## BEGIN

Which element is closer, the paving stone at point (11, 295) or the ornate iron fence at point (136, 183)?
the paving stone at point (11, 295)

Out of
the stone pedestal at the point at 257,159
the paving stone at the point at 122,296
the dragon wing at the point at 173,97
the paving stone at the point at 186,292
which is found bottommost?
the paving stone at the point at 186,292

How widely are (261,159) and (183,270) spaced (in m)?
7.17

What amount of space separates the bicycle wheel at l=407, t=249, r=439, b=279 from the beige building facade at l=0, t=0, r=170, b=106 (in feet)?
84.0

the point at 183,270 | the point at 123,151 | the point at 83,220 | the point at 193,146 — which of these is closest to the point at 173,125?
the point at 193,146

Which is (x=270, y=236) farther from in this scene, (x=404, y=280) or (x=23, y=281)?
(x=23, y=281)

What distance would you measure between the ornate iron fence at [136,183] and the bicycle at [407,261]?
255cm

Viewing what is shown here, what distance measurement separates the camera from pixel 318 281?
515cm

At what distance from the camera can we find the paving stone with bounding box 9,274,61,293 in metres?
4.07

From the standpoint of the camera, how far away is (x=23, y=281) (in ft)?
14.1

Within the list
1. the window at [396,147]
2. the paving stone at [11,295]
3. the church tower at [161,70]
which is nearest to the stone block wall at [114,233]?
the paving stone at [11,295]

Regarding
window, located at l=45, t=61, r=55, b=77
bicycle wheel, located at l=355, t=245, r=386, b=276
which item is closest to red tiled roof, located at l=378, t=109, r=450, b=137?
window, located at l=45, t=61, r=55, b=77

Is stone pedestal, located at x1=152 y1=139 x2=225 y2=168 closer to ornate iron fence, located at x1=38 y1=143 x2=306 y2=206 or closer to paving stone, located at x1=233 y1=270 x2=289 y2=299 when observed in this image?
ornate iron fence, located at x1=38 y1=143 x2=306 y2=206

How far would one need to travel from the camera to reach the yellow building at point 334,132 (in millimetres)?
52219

## END

■ INSTRUCTION
Quote all of the rows above word for word, from the first line to the last.

■ TASK SOLUTION
Which element is closer, the paving stone at point (11, 295) or the ornate iron fence at point (136, 183)?
the paving stone at point (11, 295)

Out of
the stone pedestal at the point at 257,159
the paving stone at the point at 122,296
the dragon wing at the point at 173,97
the paving stone at the point at 186,292
which is found bottommost?
the paving stone at the point at 186,292

How widely are (261,159) and (183,270) spaced (in m)?
7.17

What amount of space separates the bicycle wheel at l=407, t=249, r=439, b=279 from the beige building facade at l=0, t=0, r=170, b=106 (in feet)?
84.0

the point at 183,270 | the point at 123,151 | the point at 83,220 | the point at 193,146 — which of these is closest to the point at 173,125?
the point at 193,146

Which is (x=270, y=236) farther from in this scene, (x=404, y=280) or (x=23, y=281)?
(x=23, y=281)

What distance would you measure between the ornate iron fence at [136,183] and the bicycle at [407,261]?
255cm

Viewing what is shown here, what distance measurement separates the camera from pixel 318 281?
515cm

At what distance from the camera can we find the paving stone with bounding box 9,274,61,293 in metres?
4.07

From the standpoint of the camera, how far away is (x=23, y=281) (in ft)?
14.1

Within the list
1. the window at [396,147]
2. the paving stone at [11,295]
3. the church tower at [161,70]
which is nearest to the stone block wall at [114,233]?
the paving stone at [11,295]

Regarding
window, located at l=45, t=61, r=55, b=77
bicycle wheel, located at l=355, t=245, r=386, b=276
which item is closest to red tiled roof, located at l=378, t=109, r=450, b=137?
window, located at l=45, t=61, r=55, b=77

Is stone pedestal, located at x1=152 y1=139 x2=225 y2=168 closer to ornate iron fence, located at x1=38 y1=143 x2=306 y2=206 or closer to paving stone, located at x1=233 y1=270 x2=289 y2=299 when observed in this image?
ornate iron fence, located at x1=38 y1=143 x2=306 y2=206

How far would one need to travel from the camera to reach the yellow building at point 334,132 (in millimetres)?
52219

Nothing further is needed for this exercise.